Our results suggest that rapamycin has a significant anti-angiogenic effect when angiogenesis is driven by hypoxic response. Rapamycin did not have a significant anti-fibrotic effect, and in mesothelial cell culture, rapamycin tended to accentuate TGFβ1-induced up-regulation of pro-fibrotic cytokines. This appears to be contrary to other published in vitro data [52, 53]. In extensive in vivo work, rapamycin appears to be ‘anti-fibrotic’[54]. However, it is difficult to dissociate anti-angiogenic and immunomodulatory properties in these in vivo experiments. These other effects of rapamycin may lead to a secondary anti-fibrotic response. Previous cell culture work has generally been carried out in fibroblasts [52] or mesangial cells [55]. Our work was carried out in a primary epithelial cell type which may explain the differential response we observed. Furthermore, in vitro it is necessary to separate the anti-proliferative effects from the anti-fibrotic effects which may confound these results [55].
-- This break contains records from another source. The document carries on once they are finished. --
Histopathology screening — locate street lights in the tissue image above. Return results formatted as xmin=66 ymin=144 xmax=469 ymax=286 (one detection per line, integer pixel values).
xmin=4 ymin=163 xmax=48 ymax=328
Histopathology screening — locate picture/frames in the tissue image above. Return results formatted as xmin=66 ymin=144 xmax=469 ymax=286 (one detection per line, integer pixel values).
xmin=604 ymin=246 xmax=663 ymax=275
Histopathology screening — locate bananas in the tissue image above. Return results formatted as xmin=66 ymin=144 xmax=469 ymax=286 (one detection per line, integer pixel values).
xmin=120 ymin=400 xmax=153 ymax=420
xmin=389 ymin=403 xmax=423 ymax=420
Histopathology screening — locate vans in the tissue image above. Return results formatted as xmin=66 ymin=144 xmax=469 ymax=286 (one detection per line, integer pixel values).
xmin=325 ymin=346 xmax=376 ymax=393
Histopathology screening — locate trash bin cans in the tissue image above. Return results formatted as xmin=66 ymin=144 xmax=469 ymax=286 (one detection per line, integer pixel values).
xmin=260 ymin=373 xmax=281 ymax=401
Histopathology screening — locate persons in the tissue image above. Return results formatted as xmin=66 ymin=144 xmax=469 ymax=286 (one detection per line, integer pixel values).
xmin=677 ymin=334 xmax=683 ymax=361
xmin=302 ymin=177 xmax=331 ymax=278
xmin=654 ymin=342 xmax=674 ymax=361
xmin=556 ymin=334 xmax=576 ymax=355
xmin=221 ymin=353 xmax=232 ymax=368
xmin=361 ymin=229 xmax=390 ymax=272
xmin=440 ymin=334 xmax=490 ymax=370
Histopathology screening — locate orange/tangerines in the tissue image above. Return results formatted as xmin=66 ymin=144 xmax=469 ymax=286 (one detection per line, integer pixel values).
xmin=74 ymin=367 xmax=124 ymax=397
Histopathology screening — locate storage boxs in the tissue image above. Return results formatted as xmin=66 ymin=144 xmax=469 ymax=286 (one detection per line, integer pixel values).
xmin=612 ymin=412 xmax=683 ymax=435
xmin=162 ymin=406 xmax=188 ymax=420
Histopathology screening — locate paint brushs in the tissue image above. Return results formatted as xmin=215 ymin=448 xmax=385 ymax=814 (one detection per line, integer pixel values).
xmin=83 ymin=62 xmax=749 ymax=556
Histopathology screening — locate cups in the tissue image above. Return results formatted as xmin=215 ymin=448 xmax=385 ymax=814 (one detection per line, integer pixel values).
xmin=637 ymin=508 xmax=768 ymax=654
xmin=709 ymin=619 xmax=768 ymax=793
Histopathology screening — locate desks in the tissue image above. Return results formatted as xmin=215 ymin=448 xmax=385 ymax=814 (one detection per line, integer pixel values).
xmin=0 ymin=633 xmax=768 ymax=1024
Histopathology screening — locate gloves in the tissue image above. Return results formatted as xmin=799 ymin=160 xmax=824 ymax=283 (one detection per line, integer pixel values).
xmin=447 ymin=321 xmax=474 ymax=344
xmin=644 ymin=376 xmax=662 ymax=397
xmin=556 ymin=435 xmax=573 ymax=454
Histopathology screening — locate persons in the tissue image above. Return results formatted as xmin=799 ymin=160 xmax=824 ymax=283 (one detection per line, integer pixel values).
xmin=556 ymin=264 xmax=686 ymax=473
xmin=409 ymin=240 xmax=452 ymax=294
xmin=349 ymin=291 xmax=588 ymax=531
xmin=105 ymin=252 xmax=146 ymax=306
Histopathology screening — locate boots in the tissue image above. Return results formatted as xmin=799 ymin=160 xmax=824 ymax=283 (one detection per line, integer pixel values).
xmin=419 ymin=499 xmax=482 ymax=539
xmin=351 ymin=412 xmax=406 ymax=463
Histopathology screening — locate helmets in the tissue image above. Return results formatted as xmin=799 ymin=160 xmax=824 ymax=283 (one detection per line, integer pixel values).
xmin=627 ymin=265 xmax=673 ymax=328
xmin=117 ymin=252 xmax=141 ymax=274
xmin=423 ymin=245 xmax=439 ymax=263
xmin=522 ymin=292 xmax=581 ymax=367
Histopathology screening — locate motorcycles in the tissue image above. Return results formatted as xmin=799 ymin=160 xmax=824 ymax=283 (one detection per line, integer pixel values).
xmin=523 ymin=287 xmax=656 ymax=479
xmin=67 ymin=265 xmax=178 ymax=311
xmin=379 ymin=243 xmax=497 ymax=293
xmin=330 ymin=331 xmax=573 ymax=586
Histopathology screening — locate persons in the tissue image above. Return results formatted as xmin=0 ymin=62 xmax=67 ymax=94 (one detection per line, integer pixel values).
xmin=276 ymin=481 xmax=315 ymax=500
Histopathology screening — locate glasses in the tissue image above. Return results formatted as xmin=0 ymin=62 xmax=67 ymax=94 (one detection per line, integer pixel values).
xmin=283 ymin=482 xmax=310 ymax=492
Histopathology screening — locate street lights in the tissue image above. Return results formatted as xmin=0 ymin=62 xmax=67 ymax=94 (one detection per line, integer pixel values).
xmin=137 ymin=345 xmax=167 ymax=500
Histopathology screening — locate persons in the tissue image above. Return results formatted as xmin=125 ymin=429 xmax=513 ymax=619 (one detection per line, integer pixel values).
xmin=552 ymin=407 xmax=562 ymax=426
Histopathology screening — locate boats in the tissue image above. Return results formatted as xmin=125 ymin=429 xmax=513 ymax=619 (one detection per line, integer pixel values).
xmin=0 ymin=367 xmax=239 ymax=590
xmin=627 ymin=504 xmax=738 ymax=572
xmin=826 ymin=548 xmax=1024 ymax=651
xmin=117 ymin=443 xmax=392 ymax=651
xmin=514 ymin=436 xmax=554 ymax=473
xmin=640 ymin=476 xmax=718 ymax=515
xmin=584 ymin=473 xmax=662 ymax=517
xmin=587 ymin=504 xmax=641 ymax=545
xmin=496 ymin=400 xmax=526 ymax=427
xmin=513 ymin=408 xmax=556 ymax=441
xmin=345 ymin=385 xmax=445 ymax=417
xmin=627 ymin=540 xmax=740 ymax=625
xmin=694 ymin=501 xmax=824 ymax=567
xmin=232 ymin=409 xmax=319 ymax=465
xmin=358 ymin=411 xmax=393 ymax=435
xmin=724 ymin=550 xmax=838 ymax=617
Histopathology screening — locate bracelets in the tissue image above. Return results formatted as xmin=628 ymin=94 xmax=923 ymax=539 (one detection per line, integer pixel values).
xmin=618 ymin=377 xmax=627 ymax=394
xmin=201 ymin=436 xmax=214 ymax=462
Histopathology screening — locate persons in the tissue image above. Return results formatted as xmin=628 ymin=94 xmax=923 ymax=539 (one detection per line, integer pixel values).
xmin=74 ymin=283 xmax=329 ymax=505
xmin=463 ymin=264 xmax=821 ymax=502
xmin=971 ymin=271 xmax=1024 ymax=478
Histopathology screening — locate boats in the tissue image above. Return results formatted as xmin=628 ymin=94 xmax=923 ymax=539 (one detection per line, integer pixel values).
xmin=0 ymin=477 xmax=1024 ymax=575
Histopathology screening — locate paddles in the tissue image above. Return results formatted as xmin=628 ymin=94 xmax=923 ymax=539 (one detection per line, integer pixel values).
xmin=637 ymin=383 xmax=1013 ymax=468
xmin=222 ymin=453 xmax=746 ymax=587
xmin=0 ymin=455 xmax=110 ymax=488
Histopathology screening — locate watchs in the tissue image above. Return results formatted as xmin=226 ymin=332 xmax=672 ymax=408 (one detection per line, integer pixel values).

Rapamycin did block TGFβ1-induced expression of SNAI2 (Fig. 3D) and this is a potential mechanism whereby rapamycin may inhibit mesothelial EMT and indirectly influence peritoneal fibrosis. Our results concerning the effects of hypoxia and rapamycin on peritoneal EMT are preliminary, and further experiments to detail this interaction are required.

In summary, TGFβ1-induced peritoneal fibrosis leads to a secondary hypoxic response that amplifies the initial fibrosis and angiogenesis and this secondary response is sensitive to mTOR inhibition. Our findings suggest that HIF1α is responsible for some of these hypoxia-associated responses.